Ø The imaging by PIB of reduced brain amyloid should therefore be more closely tied to a physiological effect of an anti-amyloid therapy than a change in CSF a-beta. A change in a-beta, measured by PIB, isn’t predictive. It’s telling you that a physiological change has occurred; one that you would expect to see if an anti-amyloid strategy was working. There are small 5-10% increases in A-beta in a certain subset of controls MCI and ADs over a year. In patients given an active immunotherapy or an effective beta- or gamma-secretase inhibitor you would expect to see at least a stabilization, or a decrease in a-beta over time.

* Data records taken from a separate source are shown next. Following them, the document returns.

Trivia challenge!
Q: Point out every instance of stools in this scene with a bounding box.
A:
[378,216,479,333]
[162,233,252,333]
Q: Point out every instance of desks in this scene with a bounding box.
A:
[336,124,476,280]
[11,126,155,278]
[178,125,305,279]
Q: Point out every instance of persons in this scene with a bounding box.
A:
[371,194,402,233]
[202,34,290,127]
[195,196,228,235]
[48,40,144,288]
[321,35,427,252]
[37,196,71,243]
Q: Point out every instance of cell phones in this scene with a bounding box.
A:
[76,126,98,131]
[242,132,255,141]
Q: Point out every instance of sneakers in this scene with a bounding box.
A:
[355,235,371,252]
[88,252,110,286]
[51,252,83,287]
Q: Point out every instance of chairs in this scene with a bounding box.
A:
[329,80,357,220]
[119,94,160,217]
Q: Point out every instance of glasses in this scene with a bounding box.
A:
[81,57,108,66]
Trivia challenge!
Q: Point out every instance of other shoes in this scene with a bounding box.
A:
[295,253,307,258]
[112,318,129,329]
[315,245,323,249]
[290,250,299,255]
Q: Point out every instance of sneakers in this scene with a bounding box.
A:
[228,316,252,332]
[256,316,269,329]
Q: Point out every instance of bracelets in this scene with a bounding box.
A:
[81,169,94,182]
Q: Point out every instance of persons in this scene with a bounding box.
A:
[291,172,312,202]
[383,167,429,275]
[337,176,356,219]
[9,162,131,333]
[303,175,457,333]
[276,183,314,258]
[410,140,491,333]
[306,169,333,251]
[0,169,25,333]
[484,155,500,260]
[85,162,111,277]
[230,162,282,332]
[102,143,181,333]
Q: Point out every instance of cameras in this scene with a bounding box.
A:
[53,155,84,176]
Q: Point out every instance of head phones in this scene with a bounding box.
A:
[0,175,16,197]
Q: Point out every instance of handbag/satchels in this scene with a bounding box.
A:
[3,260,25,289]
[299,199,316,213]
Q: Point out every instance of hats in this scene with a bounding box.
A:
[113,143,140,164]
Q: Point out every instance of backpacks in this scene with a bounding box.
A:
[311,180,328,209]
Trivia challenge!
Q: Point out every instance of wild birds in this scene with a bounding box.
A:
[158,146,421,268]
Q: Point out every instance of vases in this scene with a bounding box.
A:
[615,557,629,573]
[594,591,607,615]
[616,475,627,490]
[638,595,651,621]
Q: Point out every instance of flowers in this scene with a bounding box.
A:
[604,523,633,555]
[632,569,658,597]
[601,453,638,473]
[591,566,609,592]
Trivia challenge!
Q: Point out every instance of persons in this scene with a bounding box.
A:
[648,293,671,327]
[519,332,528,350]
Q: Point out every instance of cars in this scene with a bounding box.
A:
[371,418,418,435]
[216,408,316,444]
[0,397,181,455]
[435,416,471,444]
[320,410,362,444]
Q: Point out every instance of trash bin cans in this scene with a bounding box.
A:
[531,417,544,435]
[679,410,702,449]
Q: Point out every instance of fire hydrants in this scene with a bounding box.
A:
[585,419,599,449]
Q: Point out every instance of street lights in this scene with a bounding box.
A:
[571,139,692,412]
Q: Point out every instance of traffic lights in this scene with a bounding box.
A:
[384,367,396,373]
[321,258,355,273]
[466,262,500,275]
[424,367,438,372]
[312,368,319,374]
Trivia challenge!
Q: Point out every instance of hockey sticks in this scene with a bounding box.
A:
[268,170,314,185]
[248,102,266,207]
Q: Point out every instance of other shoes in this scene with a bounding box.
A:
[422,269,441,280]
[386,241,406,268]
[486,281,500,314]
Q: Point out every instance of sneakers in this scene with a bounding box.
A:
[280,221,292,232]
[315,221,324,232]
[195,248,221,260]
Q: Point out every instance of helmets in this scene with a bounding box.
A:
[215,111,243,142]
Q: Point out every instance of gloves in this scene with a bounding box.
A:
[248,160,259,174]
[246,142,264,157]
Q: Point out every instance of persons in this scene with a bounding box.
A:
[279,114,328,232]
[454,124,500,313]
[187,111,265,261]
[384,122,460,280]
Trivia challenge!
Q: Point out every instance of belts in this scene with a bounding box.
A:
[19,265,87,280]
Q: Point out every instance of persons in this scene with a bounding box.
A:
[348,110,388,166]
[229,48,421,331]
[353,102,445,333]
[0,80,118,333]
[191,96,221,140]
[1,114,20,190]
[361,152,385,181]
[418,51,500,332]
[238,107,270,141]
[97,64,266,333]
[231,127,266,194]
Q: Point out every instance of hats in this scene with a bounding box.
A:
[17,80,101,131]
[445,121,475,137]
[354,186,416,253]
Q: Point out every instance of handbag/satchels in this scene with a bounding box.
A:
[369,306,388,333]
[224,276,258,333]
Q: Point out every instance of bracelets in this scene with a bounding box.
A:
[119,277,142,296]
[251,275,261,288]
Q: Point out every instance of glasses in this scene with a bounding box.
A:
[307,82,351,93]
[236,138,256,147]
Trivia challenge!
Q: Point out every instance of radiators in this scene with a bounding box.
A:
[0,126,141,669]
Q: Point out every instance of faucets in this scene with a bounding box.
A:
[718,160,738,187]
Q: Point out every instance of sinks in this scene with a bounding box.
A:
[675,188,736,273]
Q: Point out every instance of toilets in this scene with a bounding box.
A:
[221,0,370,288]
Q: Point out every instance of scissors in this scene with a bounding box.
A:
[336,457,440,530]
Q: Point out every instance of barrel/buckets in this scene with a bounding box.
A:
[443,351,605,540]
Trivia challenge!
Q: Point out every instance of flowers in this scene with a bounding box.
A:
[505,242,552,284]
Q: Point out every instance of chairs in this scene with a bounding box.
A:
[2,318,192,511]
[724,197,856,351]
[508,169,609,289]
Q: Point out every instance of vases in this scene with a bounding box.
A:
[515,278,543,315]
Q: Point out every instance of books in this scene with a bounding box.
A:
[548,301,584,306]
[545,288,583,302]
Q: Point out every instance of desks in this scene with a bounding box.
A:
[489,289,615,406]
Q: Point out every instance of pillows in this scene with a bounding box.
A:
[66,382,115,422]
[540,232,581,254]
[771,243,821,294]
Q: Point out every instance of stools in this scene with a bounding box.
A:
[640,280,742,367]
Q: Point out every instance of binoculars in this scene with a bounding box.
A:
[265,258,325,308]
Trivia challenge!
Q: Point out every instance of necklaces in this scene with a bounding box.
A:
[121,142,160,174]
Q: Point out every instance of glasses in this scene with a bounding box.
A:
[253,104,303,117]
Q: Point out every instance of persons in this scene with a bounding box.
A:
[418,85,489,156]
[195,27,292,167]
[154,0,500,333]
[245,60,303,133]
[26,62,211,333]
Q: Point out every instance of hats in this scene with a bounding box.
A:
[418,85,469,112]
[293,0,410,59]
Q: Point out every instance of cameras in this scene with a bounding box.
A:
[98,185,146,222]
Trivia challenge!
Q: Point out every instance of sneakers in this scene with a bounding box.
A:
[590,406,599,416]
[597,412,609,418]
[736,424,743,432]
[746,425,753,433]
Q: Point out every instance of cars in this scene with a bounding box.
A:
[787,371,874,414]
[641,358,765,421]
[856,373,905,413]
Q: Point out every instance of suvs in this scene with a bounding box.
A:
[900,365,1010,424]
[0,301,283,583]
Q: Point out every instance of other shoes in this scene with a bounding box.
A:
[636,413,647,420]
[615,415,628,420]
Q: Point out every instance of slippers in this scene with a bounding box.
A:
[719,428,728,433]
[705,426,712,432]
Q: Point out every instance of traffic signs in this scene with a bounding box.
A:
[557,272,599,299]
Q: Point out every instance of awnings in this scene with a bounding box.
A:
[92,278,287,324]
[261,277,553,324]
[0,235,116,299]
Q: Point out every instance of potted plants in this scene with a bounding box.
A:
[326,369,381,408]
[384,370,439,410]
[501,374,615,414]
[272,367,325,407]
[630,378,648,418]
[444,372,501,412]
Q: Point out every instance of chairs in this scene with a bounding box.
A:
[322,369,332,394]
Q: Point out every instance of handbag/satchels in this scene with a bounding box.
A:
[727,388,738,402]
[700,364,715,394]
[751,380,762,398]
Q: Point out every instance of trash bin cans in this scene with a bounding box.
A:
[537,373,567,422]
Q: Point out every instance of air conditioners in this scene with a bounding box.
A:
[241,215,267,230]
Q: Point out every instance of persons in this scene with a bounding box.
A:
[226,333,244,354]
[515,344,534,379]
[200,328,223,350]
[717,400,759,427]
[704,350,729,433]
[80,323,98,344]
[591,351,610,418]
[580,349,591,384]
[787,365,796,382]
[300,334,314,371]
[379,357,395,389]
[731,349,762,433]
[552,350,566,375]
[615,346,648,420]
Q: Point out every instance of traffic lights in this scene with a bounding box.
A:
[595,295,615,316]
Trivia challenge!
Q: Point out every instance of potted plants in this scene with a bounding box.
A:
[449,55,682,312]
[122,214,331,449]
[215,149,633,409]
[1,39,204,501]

“It is going to be most valuable on therapies that have a change, a decrease, so the immunotherapies. We are presuming that we are starting the secretase inhibitors; we are in a clinical situation where we are starting it based on risk as a preventative therapy. So there wouldn’t be a baseline level. Now that is probably not the way it is going to be derived in the trials. There are probably going to be amyloid to begin with. So in all of these therapies while you could probably use CSF A-beta to screen in if you need a chain score you need to have amyloid imaging before and after the treatment. So if you need them both places, if you are going to have amyloid imaging before the treatment to me there is no reason to do CSF. If you only need the one screen at the beginning then CSF and A-beta are interchangeable. That is only part of the picture. The second part of the picture is at this stage, certainly with immunotherapies probably in trials of beta, gamma and any kind of anti-amyloid therapies, it is going to be in people who have amyloid already in their brains. You are going to be looking for either a cessation of increase A-beta, which now over the past year many people are showing that there are small 5-10% increases in A-beta in a certain subset of controls MCI and ADs over a year. So with the beta and gamma secretase inhibitors you could look for a stabilization of that, although I believe that if you are really effectively treating, inhibiting beta and gamma secretase there is enough of a dynamic process in the turnover of A-beta that the brain mechanisms will cause a decrease over time. I think you can detect and would be able to detect a decrease in amyloid burden with really effective secretase inhibition if we ever get there. Certainly with the immunotherapies you would feel like in order to be effective those therapies should cause a decrease in A-beta. So that is pretreatment to define a baseline and to screen in but if you just want to screen in you can use CSF, but to define the baseline, and then depending on the design post treatment one or more follow ups to see if you have decreased A-beta or at least stabilized prevented an increase”.